Ertuğrul Özkök; “Akıl ve vicdan Orta Doğu’yu terk etti. Geriye sadece fanatizmi bıraktı.” Sözleriyle, kendince bir durum tespiti yapıyor.
Ve “Hadi artık soralım” diyerek, T24’deki yazısında soruyor: “Orta Doğu’yu kim harabeye çevirdi; İsrail F-35’leri mi, Hizbullah Fadi füzeleri mi?” (25 Eylül 2024)
Kan dondurucu soğuklukta ki böylesi bir soru ancak ki akıl
ve vicdanını emperyalist haydutların hizmetine sunmuş olanlarca sorabilir.
Çünkü genel olarak yeryüzünün ve özel olarak da Orta Doğu’nun tarihsel
gerçekleri herkesçe görülebilir yalınlıkla orta yerde duruyor.
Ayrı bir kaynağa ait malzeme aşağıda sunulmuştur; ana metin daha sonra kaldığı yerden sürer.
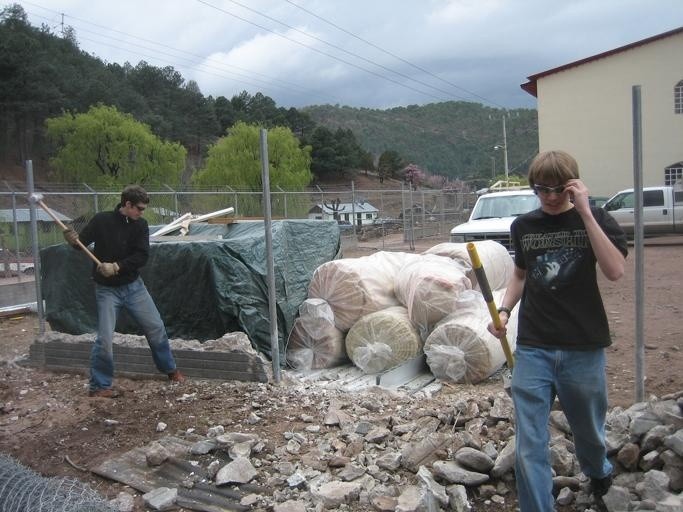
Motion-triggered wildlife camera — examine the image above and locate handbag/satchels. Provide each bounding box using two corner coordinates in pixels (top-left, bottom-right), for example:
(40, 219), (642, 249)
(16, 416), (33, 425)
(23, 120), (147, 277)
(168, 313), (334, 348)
(497, 306), (511, 318)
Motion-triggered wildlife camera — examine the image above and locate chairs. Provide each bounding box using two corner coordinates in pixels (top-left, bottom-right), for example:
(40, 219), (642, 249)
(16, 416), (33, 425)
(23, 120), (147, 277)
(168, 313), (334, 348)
(88, 388), (119, 397)
(590, 475), (613, 511)
(167, 368), (189, 386)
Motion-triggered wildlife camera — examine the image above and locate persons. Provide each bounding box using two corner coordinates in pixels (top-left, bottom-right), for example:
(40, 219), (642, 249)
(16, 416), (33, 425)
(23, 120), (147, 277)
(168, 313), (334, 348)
(61, 183), (185, 398)
(483, 149), (630, 512)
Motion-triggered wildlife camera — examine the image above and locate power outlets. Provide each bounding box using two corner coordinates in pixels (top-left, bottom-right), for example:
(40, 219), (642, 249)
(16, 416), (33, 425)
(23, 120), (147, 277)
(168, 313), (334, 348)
(602, 187), (683, 240)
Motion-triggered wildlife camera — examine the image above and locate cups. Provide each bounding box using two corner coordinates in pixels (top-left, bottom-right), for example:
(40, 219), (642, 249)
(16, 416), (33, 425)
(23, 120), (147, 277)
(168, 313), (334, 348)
(132, 203), (145, 211)
(531, 182), (566, 195)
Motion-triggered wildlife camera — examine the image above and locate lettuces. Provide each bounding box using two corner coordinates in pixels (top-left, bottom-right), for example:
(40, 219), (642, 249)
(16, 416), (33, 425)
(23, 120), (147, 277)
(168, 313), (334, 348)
(29, 193), (102, 265)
Böyleyken;
yaşanan ve yaşanmakta olanların asli fail ve sorumlusu olarak emperyalist
devletler yerine, mağdurları aslı fail ve sorumlular olarak ileri sürmenin
başka nasıl bir izahatı olabilir acaba?
Özel olarak sadece Orta Doğu’yu konu edinirsek; Bay Özkök
bilmiyor olabilir mi Orta Doğu’nun hem öncesi ve ama hem de yakın dönem
tarihini? Bilmiyor olabilir mi Orta Doğu’nun yaşadığı bu lanetli “makus
talihinin” bir fiil emperyalist devletler marifeti olduğunu?
Keza bugünün,
1. Emperyalist Paylaşım Savaşı sonuçlarının doğrudan kanlı
mirası olduğunu bilmiyor olabilir mi?
Keza bugünün Orta Doğu’sunun özgün sorunlarının başında
gelen “Filistin sorununun” bir fiil ABD ve İngiliz emperyalistlerinin eseri
olduğunu bilmiyor olabilir mi? Dünya halklarının en önde gelen baş
düşmanlarından olan bu emperyalist güçlerin
2. Emperyalist Paylaşım Savaşı akabinde, dünyanın dört bir
yanına dağılmış Yahudileri, tarihi Kenan Ülkesine getirtip orada Siyonist
emellerini gerçekleştirebilmeleri için kukla bir İsrail Devleti
kurdurttuklarını bilmiyor olabilir mi acaba? İsrail Devleti’nin, kurulduğu
tarihten bugüne, sürekli bir şekilde Filistinlerin topraklarının işgaliyle
topraklarını büyütmeye devam ettiğini bilmiyor olabilir mi? Son Gazze işgali,
sınır tanımayan yıkımı ve Filistin soykırımını bir fiil ve doğrudan ABD ve
İngiliz emperyalistleri başta olmak üzere yekvücut Batı Avrupa emperyalist
devletlerinin her türlü maddi-manevi desteğiyle yürüttüğünü bilmiyor olabilir
mi?
Elbette bunların hepsini biliyor. Fakat yalın gerçekleri
biliyor olmak bazıları için pek de bir şey ifade etmez. Çünkü böylelerinin
vicdan kantarı gerçekleri baz almaz. Onların tek ölçü birimi vardır; o da
vicdan ve akıllarını ipotek verdikleri emperyalist haydutların çıkarlarıdır.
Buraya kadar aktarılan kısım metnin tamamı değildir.